First they said the storms would hit our area around ten p.m., then, right at bedtime they changed it to two a.m. and said we were under a tornado watch. How does one keep an eye on the sky at that time of the night? I went to bed and took my chances.

It still hadn't rained by the time I got up this morning, but the weatherman said the thunderstorm would get here soon and it would be severe. I took the dogs outside to let them run for a while before the weather turned bad. The wind was kicking up quite a bit, and the air felt as hot and muggy as a mid-summer day. We went back in the house and waited.

Around noon it started raining. There wasn't much force behind the rain, but the temperature had dropped in double digits. I wondered, is this all there is, or is this just the beginning? I needed to know, because the new series of art classes was set to begin at one o'clock, and I had to decide whether to take a chance that I might be on the road in hazardous conditions or just stay home in case my roof and/or my dogs started to blow away. At the last minute I went to class.

I'm glad I did. There were 13 people enrolled in the first series of classes. This time around there are only five, all of us from the first group. Two of the five are women I've been meaning to tell you about.
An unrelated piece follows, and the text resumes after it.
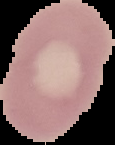

Summary:
  - Preparation: thin blood smear
  - Image size: 115×145 pixels
  - Result: negative for Plasmodium parasites
  - Image type: segmented cell region with the area outside set to blackIdentify the preparation type.
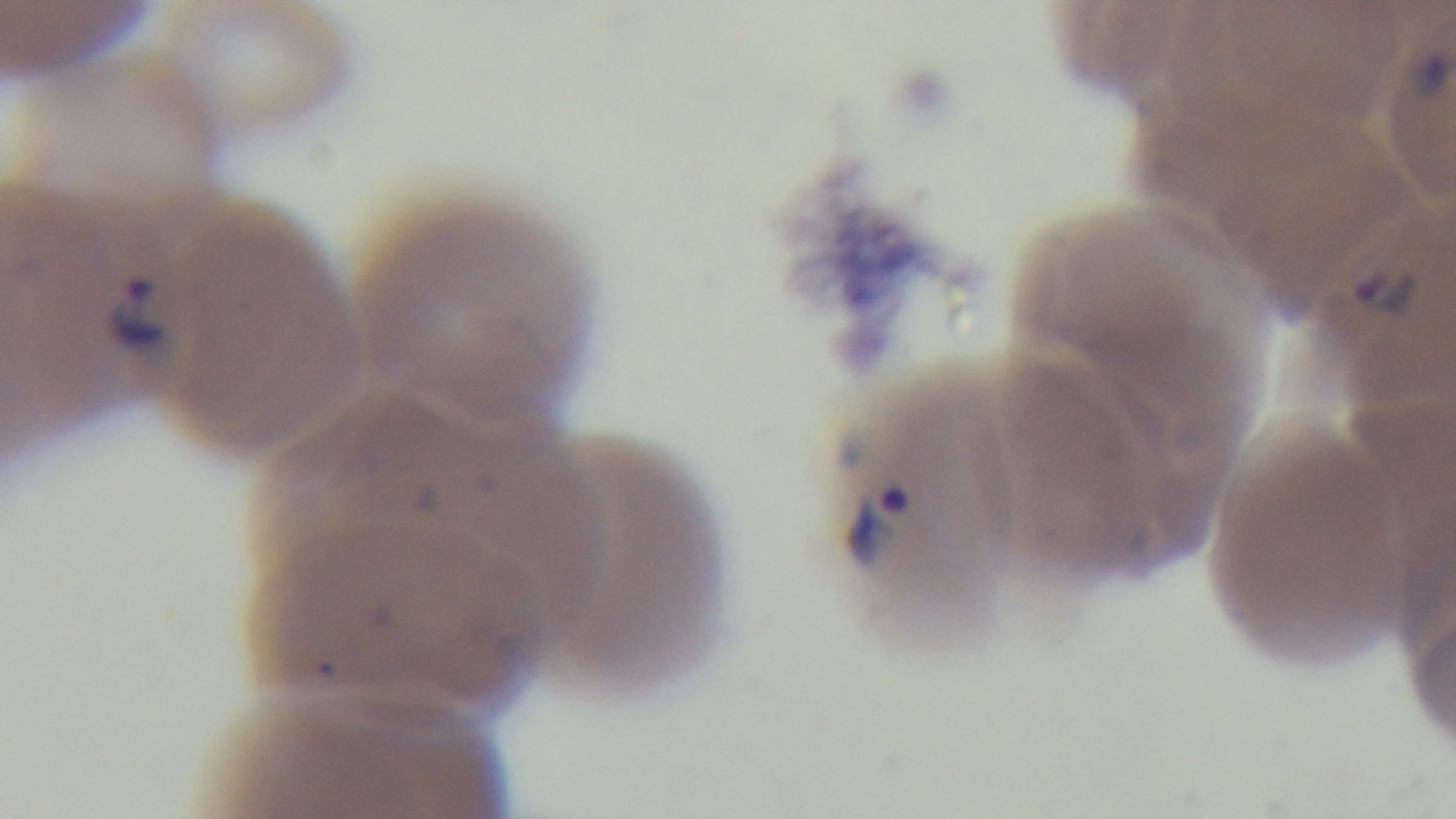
I asked their permission, and they said I could share their story.

This is not the first time these ladies have taken art courses. They knew each other when they both lived in New Orleans, and they painted together there. In 2005 they both spent part of a late-August day preparing for an art exhibit. They took all the paintings they'd done to the exhibit venue, where they matted them, framed them, and hung them for the next day's show. The show never happened, because Hurricane Katrina arrived the next day, wiping out most of the Crescent City, destroying their homes and their neighborhoods, uprooting their families, washing away every trace of their artwork.

Like many other people who were displaced by Hurricane Katrina, those two ladies ended up here, in a small town outside Baton Rouge. That was eight years ago. They hadn't painted since then until February of this year when the first round of Acrylic Exploration classes began. "I forgot how," one of the ladies explained. "I couldn't remember anything I'd ever learned about painting. My mind was just a blank."

It was those women I was thinking about when I decided to go to class today. I was pretty sure a little rain and thunder wouldn't keep them away, and I was right. They were both there, both smiling, both with their own lovely versions of the almost rotten peaches we'd been assigned to paint. Every time I see their beautiful work, I remember their story. The trauma of a hurricane may have erased the "how-to-paint" instructions from their brains, but I can assure you they're relearning it in leaps and bounds.